§ **EXERCÍCIO PROPOSTO A**:
Devolva sem nenhuma alteração o trecho da listagem que começa na primeira linha dela e termina na linha que contém "Answer: point (7, 55), point", incluindo as duas pontas.

§ **DOCUMENTO DE ORIGEM**:
—————
Mas na prática consegui responder usando toda a minha capacidade de elevação espiritual e paciência com um simples “não, obrigada” dito entre os dentes cerrados. E mais uma vez saí pisando duro. Quase marchando. E naquela hora eu quis mesmo ter uma arma, nem que fosse de brinquedo, para pelo menos jogar na cabeça do infeliz, e rachá-la ao meio.
Quando voltei para o meio da confusão que era a rua, bateu o desespero. A manhã já tinha ido quase toda embora, o sol estava rachando, eu estava com fome, com sede e sem nenhum item da minha lista comprado. Vaguei um pouco pela rua sem saber o que fazer, com a imagem na minha mente da minha fantasia com asinhas voando para longe e me dando tchau. Até que avistei uma loja de cosméticos com uma promoção de esmaltes.
Adoooooro esmaltes! E lá fui eu toda saltitante atravessar a rua em direção à loja para salvar o dia. Pelo menos com um esmalte novo eu voltava para casa, pensei. Não seria uma manhã completamente perdida, afinal.
—————
§ **LISTAGEM EXTRAÍDA**:

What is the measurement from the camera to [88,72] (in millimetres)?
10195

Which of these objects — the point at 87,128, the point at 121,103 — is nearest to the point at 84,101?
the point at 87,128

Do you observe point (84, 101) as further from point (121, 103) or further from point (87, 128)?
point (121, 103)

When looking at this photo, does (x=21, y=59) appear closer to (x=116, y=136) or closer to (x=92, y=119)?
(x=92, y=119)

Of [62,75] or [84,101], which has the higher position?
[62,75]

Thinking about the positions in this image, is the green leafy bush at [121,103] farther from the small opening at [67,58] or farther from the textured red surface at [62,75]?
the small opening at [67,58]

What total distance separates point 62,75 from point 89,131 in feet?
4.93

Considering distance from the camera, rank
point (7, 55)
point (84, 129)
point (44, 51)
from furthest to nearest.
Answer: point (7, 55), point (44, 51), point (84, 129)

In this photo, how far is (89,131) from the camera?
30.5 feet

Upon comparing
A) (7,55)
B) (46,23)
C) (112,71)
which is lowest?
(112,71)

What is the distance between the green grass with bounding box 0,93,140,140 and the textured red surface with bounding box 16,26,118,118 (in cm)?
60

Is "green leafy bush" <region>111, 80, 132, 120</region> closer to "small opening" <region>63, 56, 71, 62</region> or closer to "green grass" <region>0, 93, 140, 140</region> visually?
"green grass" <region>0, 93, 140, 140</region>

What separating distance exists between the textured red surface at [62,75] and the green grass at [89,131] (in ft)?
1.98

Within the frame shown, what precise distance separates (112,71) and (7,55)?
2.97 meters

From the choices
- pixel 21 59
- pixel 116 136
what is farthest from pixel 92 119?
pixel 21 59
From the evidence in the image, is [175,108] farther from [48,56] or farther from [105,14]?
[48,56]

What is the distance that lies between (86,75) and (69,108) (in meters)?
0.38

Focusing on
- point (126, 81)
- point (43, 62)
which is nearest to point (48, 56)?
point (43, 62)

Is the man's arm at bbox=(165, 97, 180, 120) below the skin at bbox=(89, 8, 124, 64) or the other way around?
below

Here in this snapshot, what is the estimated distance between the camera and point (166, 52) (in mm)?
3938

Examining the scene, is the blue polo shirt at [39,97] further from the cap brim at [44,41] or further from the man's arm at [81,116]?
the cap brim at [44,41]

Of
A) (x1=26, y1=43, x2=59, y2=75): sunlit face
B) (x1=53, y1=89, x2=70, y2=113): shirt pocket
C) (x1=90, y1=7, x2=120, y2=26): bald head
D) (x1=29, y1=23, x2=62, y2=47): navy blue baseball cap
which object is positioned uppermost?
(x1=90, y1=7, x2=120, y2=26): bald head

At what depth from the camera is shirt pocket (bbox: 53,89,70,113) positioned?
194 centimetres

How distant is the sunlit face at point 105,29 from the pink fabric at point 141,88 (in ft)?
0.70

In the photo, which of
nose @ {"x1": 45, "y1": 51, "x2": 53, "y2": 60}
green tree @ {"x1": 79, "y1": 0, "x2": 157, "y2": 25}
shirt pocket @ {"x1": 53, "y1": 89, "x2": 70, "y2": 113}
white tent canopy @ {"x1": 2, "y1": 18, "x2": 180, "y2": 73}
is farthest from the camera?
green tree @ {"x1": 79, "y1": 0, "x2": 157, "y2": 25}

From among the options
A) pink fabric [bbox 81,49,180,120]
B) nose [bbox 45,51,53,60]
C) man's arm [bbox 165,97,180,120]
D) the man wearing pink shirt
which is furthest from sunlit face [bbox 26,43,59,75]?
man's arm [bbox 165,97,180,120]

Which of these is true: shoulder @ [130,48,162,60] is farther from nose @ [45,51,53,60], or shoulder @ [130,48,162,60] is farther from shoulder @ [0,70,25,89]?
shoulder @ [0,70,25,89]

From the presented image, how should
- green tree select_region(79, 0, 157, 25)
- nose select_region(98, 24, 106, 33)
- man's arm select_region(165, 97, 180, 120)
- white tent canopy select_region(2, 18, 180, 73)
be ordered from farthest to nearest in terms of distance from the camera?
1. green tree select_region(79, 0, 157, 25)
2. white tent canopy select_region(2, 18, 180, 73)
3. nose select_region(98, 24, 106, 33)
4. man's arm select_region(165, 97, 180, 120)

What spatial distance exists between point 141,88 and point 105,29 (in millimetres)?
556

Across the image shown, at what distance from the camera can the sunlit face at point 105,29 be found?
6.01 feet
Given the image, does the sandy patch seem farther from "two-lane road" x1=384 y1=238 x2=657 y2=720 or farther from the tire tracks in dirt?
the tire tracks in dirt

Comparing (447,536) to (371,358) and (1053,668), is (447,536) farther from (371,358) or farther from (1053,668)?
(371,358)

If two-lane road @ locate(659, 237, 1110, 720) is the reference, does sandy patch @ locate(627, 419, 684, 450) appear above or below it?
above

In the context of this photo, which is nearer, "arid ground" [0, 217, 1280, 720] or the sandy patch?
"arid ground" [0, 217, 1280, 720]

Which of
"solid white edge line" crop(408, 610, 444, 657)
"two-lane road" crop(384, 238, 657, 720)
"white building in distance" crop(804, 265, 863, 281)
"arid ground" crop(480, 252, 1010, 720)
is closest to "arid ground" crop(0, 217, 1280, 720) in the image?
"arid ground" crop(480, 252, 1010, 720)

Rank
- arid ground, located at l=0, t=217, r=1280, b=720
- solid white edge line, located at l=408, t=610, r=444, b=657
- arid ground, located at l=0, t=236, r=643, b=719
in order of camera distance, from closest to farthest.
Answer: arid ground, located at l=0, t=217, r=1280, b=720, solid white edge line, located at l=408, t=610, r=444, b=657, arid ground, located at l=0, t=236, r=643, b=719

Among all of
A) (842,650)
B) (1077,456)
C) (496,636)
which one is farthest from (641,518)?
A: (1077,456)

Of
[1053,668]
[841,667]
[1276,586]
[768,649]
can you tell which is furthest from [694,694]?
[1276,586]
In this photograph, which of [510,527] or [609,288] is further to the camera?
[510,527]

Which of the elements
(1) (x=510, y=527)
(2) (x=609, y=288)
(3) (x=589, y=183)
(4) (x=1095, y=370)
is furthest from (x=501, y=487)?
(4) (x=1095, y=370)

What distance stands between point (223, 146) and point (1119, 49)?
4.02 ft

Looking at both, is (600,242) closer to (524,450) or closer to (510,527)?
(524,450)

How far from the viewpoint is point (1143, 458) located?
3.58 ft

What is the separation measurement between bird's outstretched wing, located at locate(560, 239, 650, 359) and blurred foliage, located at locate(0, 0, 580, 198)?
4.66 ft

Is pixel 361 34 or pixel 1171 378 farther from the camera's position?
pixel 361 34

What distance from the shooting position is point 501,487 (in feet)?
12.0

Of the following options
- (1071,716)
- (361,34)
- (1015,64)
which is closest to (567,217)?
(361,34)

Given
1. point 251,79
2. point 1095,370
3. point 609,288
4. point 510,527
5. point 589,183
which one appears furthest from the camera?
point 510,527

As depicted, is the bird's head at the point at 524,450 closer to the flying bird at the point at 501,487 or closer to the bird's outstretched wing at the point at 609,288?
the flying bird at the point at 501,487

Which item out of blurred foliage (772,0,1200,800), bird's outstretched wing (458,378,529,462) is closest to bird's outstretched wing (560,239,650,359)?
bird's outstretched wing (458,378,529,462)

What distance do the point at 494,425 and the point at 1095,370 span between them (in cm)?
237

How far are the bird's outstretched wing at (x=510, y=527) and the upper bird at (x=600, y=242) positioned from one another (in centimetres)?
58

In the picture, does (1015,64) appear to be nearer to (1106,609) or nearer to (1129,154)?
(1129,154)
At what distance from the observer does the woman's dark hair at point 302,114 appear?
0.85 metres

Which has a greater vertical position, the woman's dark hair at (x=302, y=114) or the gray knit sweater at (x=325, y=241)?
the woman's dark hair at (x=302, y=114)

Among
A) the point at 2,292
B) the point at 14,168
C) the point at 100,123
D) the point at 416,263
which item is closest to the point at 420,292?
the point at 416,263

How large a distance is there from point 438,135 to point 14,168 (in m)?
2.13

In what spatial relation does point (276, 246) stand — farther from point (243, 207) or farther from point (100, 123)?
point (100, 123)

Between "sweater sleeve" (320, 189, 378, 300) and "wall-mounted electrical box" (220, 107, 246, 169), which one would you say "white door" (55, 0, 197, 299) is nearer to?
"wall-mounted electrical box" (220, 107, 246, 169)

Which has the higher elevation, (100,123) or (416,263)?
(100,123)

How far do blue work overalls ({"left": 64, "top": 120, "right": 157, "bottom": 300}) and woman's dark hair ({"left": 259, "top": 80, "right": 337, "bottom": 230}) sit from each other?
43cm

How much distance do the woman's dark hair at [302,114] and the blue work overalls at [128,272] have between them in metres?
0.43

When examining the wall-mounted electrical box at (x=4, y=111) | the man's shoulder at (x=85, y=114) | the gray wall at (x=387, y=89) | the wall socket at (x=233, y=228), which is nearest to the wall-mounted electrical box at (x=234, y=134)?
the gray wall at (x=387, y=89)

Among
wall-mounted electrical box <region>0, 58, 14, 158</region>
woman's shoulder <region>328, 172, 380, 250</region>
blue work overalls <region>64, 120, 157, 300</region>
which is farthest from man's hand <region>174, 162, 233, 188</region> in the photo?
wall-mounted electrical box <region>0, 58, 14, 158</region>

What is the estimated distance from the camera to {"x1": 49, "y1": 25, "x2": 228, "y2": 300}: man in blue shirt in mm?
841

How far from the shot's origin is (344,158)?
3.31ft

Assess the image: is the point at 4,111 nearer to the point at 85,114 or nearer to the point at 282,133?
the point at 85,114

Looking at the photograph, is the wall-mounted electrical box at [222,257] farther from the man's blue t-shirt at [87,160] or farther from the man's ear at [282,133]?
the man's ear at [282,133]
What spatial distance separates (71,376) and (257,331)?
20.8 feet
—————
§ **EXERCÍCIO PROPOSTO B**:
No documento de origem, que promoção havia na loja de cosméticos avistada na rua?

§ **RESOLUÇÃO POR ESCRITO A**:
What is the measurement from the camera to [88,72] (in millimetres)?
10195

Which of these objects — the point at 87,128, the point at 121,103 — is nearest to the point at 84,101?
the point at 87,128

Do you observe point (84, 101) as further from point (121, 103) or further from point (87, 128)?
point (121, 103)

When looking at this photo, does (x=21, y=59) appear closer to (x=116, y=136) or closer to (x=92, y=119)?
(x=92, y=119)

Of [62,75] or [84,101], which has the higher position?
[62,75]

Thinking about the positions in this image, is the green leafy bush at [121,103] farther from the small opening at [67,58] or farther from the textured red surface at [62,75]?
the small opening at [67,58]

What total distance separates point 62,75 from point 89,131 in feet?
4.93

Considering distance from the camera, rank
point (7, 55)
point (84, 129)
point (44, 51)
from furthest to nearest.
Answer: point (7, 55), point (44, 51), point (84, 129)

§ **RESOLUÇÃO POR ESCRITO B**:
Uma promoção de esmaltes.